*GOAL OF THE EXERCISE*.
Please list each line in the material below that contains the string "right".

*PROVIDED RECORDS*.
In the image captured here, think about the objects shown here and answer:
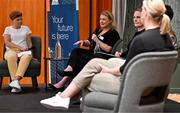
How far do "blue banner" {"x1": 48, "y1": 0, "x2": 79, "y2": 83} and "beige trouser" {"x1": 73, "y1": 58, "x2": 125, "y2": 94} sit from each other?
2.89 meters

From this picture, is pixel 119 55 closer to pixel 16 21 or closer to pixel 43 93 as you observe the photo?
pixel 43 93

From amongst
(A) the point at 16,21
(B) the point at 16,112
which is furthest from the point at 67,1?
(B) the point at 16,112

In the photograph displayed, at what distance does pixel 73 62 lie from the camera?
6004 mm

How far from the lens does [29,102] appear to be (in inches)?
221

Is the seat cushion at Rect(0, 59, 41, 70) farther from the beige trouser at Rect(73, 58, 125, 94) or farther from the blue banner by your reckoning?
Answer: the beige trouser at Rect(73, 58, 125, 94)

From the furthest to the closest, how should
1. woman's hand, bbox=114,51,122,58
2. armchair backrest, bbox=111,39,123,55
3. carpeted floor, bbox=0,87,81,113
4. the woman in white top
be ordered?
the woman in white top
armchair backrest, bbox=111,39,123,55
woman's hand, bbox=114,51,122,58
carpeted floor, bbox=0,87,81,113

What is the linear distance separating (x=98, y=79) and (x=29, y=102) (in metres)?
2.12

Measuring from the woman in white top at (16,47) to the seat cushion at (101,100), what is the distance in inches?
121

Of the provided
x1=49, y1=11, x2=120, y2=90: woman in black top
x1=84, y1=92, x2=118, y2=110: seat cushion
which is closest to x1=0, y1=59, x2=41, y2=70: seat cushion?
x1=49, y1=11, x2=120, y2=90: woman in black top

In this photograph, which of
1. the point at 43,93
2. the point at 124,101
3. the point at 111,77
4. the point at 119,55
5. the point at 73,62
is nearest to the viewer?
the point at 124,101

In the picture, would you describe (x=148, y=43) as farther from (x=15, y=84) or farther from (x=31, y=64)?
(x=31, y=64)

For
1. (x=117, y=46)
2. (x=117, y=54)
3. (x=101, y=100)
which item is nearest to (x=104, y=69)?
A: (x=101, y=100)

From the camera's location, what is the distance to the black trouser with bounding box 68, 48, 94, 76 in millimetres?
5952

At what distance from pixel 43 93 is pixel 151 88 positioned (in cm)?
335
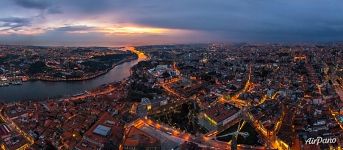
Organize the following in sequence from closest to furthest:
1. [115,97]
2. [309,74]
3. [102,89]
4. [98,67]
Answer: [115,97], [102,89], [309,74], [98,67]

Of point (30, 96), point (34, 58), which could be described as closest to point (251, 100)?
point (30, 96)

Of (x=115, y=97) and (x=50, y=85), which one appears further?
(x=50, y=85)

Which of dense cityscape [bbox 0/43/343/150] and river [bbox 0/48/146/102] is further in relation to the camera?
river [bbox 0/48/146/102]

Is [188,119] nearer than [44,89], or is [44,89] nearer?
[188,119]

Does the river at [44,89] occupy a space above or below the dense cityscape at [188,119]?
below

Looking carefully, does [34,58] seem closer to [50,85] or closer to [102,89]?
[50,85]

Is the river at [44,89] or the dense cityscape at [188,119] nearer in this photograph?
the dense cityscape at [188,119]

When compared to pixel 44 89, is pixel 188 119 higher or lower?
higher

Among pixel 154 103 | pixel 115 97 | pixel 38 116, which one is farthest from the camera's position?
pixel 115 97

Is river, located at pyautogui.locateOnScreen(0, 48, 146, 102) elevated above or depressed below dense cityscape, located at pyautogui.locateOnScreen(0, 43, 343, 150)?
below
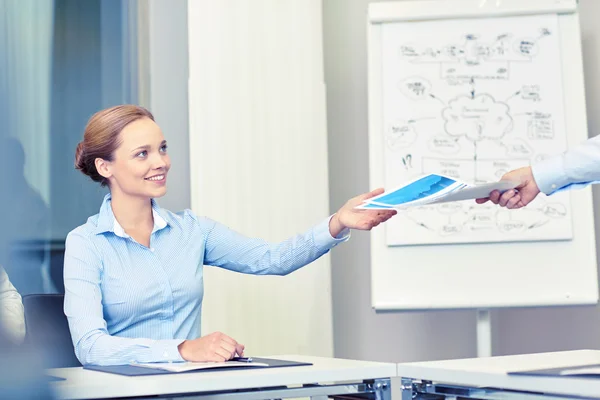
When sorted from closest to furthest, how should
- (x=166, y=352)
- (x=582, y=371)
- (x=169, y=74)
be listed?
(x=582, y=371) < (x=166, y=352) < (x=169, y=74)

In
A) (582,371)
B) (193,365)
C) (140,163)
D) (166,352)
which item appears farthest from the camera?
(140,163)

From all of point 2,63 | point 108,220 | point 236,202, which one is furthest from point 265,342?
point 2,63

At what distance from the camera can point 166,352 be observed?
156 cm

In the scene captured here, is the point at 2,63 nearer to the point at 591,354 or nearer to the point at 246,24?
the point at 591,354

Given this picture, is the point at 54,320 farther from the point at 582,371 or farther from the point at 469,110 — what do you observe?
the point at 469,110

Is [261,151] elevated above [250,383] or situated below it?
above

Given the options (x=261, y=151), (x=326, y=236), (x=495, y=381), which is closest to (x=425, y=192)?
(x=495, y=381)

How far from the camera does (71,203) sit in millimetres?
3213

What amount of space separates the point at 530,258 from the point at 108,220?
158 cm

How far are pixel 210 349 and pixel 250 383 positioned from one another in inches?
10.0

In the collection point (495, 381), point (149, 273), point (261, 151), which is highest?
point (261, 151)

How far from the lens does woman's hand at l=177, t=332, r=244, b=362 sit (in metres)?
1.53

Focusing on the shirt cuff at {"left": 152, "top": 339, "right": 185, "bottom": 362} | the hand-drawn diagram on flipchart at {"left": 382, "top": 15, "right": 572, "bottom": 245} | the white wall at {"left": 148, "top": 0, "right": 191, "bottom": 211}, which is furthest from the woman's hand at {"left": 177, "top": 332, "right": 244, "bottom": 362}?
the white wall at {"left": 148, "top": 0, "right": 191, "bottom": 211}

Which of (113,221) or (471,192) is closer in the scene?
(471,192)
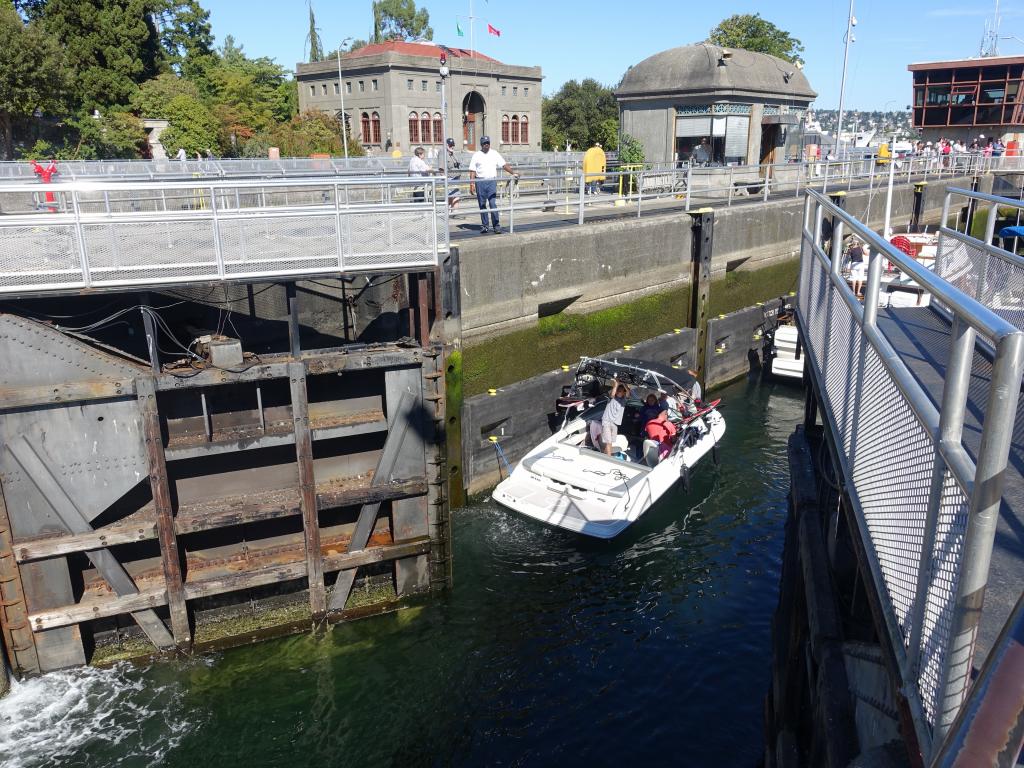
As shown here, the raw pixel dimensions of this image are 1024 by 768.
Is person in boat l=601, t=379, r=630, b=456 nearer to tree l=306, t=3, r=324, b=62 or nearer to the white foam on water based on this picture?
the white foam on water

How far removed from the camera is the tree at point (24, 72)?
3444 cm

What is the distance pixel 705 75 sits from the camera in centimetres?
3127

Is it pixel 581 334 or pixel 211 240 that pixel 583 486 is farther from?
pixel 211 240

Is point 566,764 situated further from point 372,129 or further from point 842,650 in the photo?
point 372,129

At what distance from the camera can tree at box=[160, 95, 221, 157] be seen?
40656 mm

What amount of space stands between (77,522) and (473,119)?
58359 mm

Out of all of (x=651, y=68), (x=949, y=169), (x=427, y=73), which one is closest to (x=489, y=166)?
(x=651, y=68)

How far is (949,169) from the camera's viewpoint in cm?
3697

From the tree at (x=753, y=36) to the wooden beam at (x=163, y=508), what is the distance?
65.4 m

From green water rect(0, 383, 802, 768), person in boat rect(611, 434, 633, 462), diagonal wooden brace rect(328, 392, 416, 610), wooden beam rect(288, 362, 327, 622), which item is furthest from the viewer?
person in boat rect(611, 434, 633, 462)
==
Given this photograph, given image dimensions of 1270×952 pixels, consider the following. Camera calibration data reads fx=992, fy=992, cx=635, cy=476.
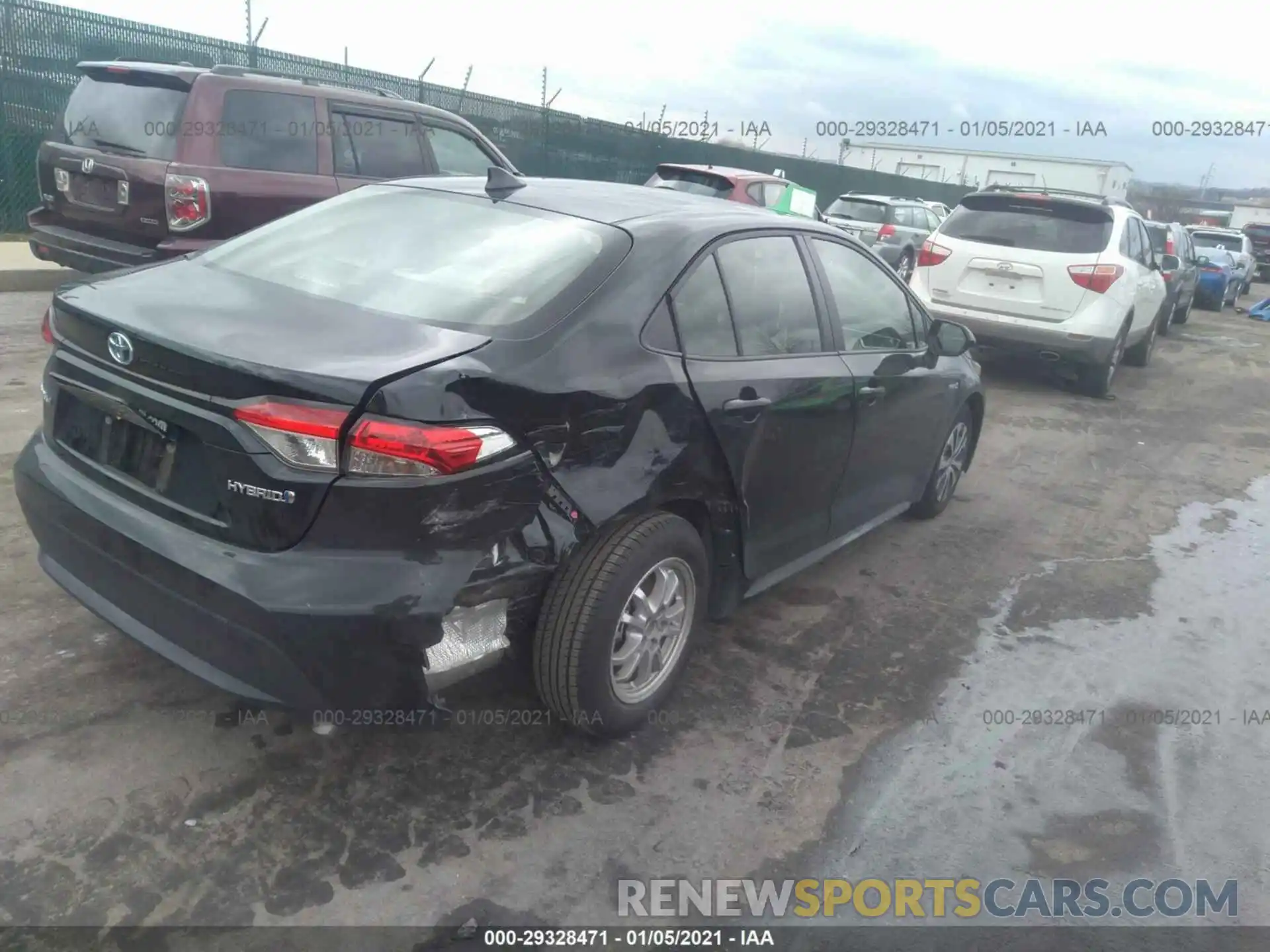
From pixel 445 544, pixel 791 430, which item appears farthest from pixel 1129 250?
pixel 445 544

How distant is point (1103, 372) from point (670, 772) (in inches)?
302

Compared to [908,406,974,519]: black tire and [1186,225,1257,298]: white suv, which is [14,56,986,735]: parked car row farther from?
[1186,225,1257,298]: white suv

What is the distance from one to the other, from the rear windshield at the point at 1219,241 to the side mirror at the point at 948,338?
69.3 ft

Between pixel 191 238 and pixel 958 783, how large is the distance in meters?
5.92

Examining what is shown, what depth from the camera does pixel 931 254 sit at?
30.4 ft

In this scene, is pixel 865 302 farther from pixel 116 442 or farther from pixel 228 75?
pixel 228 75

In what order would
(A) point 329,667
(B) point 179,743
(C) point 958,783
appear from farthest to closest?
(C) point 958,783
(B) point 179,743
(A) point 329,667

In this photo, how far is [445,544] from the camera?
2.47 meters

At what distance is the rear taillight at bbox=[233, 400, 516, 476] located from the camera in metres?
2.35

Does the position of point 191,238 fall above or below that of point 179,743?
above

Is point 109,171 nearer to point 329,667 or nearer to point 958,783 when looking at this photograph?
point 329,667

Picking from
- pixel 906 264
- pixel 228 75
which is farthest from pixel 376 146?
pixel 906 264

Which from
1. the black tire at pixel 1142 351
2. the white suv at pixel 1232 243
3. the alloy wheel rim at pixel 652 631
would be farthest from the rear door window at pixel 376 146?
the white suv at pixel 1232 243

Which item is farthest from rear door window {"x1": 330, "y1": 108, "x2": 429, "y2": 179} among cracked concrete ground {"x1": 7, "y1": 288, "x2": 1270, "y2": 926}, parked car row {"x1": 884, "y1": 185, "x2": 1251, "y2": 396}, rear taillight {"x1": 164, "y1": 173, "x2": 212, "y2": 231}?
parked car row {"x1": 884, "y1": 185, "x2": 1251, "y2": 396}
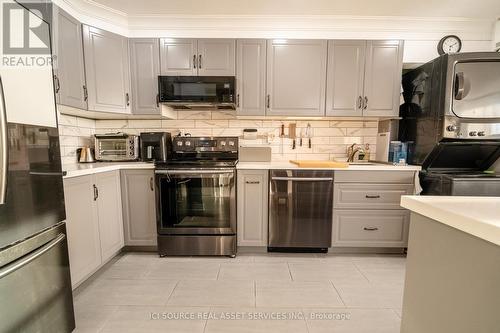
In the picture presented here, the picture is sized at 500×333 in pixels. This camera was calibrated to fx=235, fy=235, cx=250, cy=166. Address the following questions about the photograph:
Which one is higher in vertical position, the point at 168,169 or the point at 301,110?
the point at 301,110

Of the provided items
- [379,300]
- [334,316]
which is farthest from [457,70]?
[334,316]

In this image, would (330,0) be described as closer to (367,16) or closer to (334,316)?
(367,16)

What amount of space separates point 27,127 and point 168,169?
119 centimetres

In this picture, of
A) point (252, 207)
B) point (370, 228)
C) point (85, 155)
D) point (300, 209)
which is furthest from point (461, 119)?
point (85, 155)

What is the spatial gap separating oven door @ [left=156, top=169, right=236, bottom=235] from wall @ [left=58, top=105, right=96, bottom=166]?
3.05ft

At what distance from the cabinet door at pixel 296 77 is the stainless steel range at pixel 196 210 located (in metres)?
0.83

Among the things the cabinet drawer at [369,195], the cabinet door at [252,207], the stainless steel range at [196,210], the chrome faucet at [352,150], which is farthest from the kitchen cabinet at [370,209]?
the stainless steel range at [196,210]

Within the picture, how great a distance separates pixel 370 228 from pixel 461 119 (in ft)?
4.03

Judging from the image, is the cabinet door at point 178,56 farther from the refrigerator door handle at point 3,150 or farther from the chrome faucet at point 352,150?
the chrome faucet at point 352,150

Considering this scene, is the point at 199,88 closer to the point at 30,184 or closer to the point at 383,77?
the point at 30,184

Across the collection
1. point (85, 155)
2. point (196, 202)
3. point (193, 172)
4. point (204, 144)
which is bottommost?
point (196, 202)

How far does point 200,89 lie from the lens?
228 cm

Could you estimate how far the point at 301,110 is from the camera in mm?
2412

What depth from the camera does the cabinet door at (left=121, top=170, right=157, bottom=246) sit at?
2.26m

*TASK RESPONSE*.
Focusing on the shirt cuff at {"left": 152, "top": 339, "right": 185, "bottom": 362} | the hand-drawn diagram on flipchart at {"left": 382, "top": 15, "right": 572, "bottom": 245} | the white wall at {"left": 148, "top": 0, "right": 191, "bottom": 211}, which is furthest from the woman's hand at {"left": 177, "top": 332, "right": 244, "bottom": 362}?
the white wall at {"left": 148, "top": 0, "right": 191, "bottom": 211}
What is the spatial gap separating oven door @ [left=156, top=169, right=236, bottom=235] from wall @ [left=58, top=105, right=96, bottom=166]?
What depth from the camera does the cabinet door at (left=121, top=170, right=157, bottom=246) sit at?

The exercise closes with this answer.